With the pictures left aside, write out exactly the lines of the listing below from the line with "BananaB 4KW Spindelmotor" to the line with "Kennesaw Single Family", both included, and only those.

STUDY MATERIAL:
--------

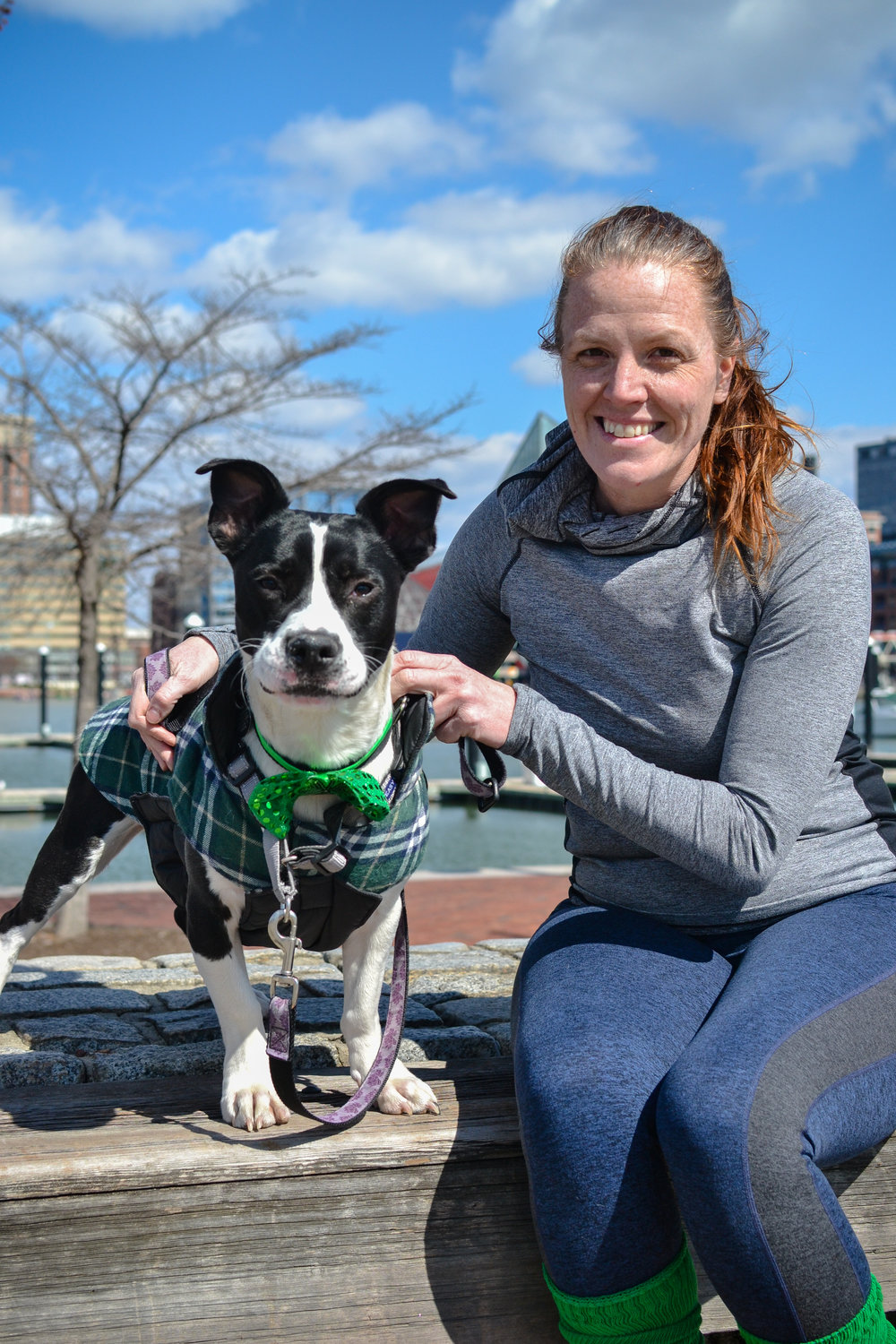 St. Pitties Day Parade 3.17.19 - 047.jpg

--------

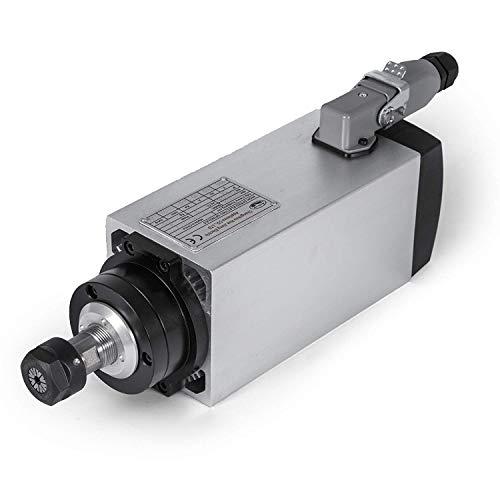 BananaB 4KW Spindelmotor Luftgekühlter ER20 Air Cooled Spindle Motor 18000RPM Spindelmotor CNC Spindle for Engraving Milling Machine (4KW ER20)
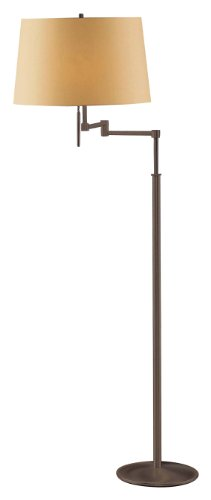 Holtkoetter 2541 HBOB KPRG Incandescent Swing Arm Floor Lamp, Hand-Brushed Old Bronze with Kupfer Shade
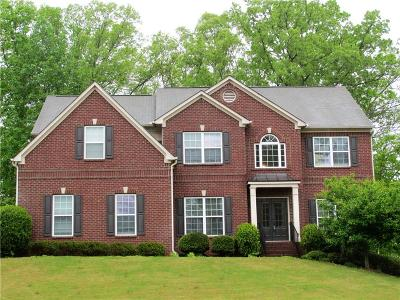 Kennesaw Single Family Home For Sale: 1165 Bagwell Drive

--------

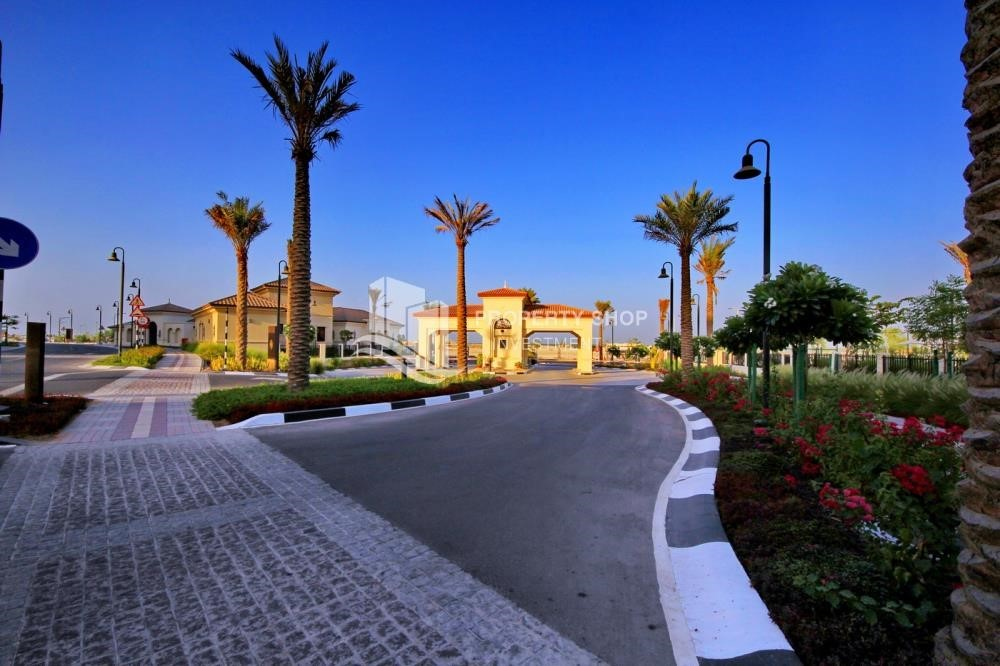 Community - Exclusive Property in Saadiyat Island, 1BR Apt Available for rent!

--------

TASK RESULT:
 BananaB 4KW Spindelmotor Luftgekühlter ER20 Air Cooled Spindle Motor 18000RPM Spindelmotor CNC Spindle for Engraving Milling Machine (4KW ER20)
 Holtkoetter 2541 HBOB KPRG Incandescent Swing Arm Floor Lamp, Hand-Brushed Old Bronze with Kupfer Shade
 Kennesaw Single Family Home For Sale: 1165 Bagwell Drive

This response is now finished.